Leslie Ranger hatte zu verhältnismäßig geringem Preis eine kleine Wohnung mit Telefon im vierten Stock eines neuerrichteten Häuserblocks gemietet und konnte von ihren Fenstern aus den Cavendish Square überschauen. Die Möbel waren angekommen, aber es sah noch etwas unordentlich in den Räumen aus.

An dem Tag, an dem sie Tanner verließ, waren ihr auf seine Anweisung hin tausend Pfund ausgezahlt worden, die sie noch nicht angegriffen hatte. Trotz alledem war sie gezwungen, sich nach einer neuen Stellung umzusehen, und sie hatte ihre Adresse auch bereits bei einem Stellenvermittlungsbüro angegeben.

Als sie sich gerade eine einfache Mahlzeit bereitete, klingelte es. Als sie öffnete, sah sie eine elegante Dame vor sich.

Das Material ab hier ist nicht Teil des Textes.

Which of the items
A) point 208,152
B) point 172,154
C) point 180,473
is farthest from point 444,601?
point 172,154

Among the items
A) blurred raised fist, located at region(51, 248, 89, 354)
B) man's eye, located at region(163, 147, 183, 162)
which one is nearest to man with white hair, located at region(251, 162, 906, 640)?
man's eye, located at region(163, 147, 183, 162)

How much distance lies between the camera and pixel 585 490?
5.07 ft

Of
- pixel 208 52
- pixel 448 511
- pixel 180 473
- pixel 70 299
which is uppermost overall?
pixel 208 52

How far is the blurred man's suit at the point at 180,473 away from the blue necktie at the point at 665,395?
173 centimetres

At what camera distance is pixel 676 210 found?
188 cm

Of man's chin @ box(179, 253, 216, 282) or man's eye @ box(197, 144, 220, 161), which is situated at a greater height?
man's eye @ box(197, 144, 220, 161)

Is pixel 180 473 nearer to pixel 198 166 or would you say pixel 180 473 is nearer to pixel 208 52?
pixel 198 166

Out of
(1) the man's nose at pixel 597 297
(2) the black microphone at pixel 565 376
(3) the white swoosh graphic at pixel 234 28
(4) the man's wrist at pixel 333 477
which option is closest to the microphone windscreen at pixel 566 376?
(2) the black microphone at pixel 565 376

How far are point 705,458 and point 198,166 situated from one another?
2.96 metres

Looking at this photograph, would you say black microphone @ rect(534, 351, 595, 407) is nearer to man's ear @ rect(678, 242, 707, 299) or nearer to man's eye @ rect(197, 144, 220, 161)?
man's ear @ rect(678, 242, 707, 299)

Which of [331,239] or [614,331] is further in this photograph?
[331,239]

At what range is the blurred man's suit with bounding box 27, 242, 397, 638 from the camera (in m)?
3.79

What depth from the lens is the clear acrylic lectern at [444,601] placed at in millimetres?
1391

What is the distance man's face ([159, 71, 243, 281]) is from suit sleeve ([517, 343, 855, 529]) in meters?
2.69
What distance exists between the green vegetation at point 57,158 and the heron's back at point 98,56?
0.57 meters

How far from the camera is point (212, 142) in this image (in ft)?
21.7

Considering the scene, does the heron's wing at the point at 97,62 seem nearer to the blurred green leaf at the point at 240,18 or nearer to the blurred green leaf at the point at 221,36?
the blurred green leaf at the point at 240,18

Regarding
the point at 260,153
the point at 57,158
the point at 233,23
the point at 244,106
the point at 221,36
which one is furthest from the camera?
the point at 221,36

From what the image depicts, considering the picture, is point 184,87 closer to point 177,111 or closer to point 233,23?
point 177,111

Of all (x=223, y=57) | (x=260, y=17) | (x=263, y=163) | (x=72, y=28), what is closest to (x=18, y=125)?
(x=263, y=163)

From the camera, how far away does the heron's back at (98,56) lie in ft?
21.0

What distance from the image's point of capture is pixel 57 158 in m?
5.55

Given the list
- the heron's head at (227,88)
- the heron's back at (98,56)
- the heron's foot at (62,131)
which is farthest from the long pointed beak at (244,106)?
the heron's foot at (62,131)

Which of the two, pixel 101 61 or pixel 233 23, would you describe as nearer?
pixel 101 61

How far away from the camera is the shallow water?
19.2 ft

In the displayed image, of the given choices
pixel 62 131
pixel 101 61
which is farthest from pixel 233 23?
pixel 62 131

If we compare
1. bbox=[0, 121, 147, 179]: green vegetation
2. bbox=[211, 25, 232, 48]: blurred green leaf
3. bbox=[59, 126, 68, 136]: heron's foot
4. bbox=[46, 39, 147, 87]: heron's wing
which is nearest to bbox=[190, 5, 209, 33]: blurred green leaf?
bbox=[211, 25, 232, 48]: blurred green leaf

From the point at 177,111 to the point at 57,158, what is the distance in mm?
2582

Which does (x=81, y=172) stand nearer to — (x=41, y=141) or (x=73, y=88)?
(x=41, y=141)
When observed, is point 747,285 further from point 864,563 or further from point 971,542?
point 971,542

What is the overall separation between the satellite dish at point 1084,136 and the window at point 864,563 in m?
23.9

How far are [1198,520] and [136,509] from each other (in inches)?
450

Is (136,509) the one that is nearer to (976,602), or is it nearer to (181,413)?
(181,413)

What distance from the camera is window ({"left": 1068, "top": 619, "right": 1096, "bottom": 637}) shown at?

»Sind Sie Miss Ranger?« fragte die Fremde. »Gestatten Sie, daß ich nähertrete?«

Leslie entschuldigte sich wegen des Durcheinanders, das in der Wohnung herrschte. »Kommen Sie mit in die Küche!« bat sie. »Dort sieht es noch am ordentlichsten aus.«

Die Dame war sehr elegant gekleidet und trug einen Pelzmantel, obgleich der Abend verhältnismäßig warm war. An ihren Fingern glänzten Diamantringe. »Darf ich mich setzen?« Sie zog einen Küchenstuhl heran und ließ, sich nieder. Ihre Strümpfe waren hauchdünn. »Sie kennen mich natürlich nicht?« Die Fremde sprach mit kalifornischem Akzent, aber das wußte Leslie nicht. »Ich bin Cora Smith; mein Mann ist Albuquerque Smith. Man nennt ihn so, weil er aus Albuquerque stammt. Ich bin weiter westlich daheim – in Los Angeles. Sie haben sicher schon von der berühmten Filmstadt gehört?« Leslie nickte.

»Mein Mann ist auf einer Erholungsreise hier«, fuhr Mrs. Smith fort, »und hat leider seine Sekretärin verloren. Sie ist nämlich nach Bombay gefahren, um sich dort zu verheiraten. Nun hab' ich von Ihnen gehört und gedacht, Sie könnten uns wegen dieser Angelegenheit vielleicht mal besuchen.« Sie sagte das alles ohne Pause. Ihre Stimme klang monoton und nicht gerade angenehm.

»Sehr liebenswürdig von Ihnen, Mrs. Smith! Ich suche tatsächlich einen Posten als Sekretärin.«

»Sie haben für Mr. Tanner gearbeitet? Wir kennen ihn. Er ist wirklich sehr nett – in jeder Beziehung ein Gentleman! Als ich erfuhr, daß Sie von ihm weggingen, hab ich's Kerky erzählt, und er meinte, ich solle mich gleich mit Ihnen in Verbindung setzen.«

»Es wird mir ein Vergnügen sein, Sie morgen aufzusuchen und mit Mr. Smith zu sprechen!«

Die Dame nahm eine Visitenkarte aus einem Platinetui und reichte sie Leslie. Dann verließ sie die Wohnung. Der Duft eines feinen Parfüms blieb in dem Raum zurück.

Leslie sah auf die Karte. Es stand nur darauf: »Mrs. A. Smith, geb. Schumacher.« Die Adresse war mit Bleistift danebengekritzelt, und es dauerte ein Weilchen, bis sie den Namen des Hotels entziffert hatte, das als eines der teuersten und vornehmsten in London galt. Allem Anschein nach mußte dieser Albuquerque Smith ein reicher Mann sein.

Leslie hatte kaum das Licht ausgedreht, als es noch einmal klingelte. Es war beinahe Mitternacht. Sie warf ihren Morgenrock über und ging zur Tür.

»Wer ist da?« fragte sie vorsichtig.

»Kann ich Sie einen Augenblick sprechen? Es ist sehr wichtig!« Tanners Stimme!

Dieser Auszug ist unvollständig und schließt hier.